Elle marqua un temps.

– Jonathan, au sujet de notre soirée, je voulais vous dire quelque chose d’important.

Il se redressa sur le lit, serra un peu plus le combiné contre son oreille et retint sa respiration.

– Moi aussi, dit-il.

– Je sais que vous vous êtes retenu de m’en parler, ne dites rien, c’est tout à votre honneur et je comprends votre discrétion, je l’admire même. Je dois avouer que moi-même je ne vous ai pas facilité la tâche, enfin je veux dire que nous avons tourné tous les deux autour de cette question depuis nos premières discussions à la galerie.
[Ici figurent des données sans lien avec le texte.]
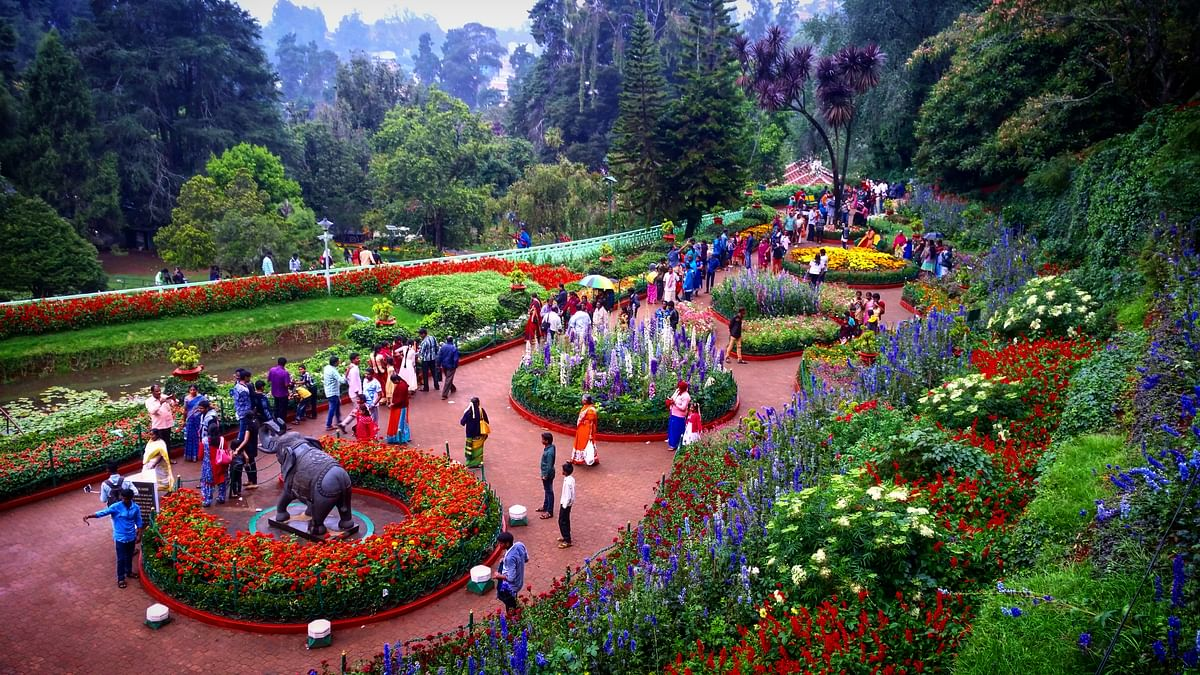 बोटेनिकल गार्डन के बारे में जानकारी - Botanical Garden Ooty in Hindi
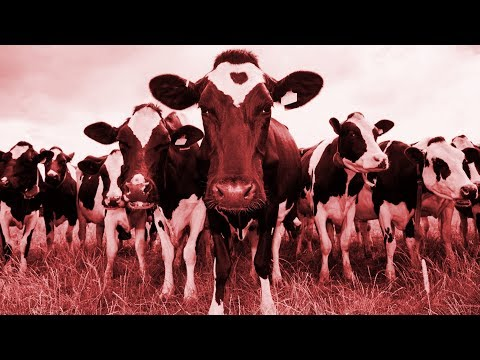 - httpsi - A Herd of Cows React to Doom Metal Riffs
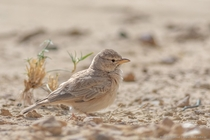 Desert lark Ammomanes deserti is not very sociable and does not form large flocks being mainly encountered in small groups or as single birds - Desert National Park Rajasthan India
En vous écoutant ce soir, j’ai acquis une certitude et je crois que Vladimir aurait accepté ma démarche. Je crois même qu’il vous aurait fait confiance, en tout cas, moi j’ai décidé de le faire. On a dû vous monter une enveloppe, je l’ai déposée à la réception de votre hôtel en vous quittant. Elle contient un itinéraire. Louez une voiture et venez me rejoindre demain. J’ai quelque chose d’important à vous montrer, quelque chose que vous aurez plaisir à voir. Je vous attends à midi, soyez ponctuel. Bonsoir Jonathan, à demain.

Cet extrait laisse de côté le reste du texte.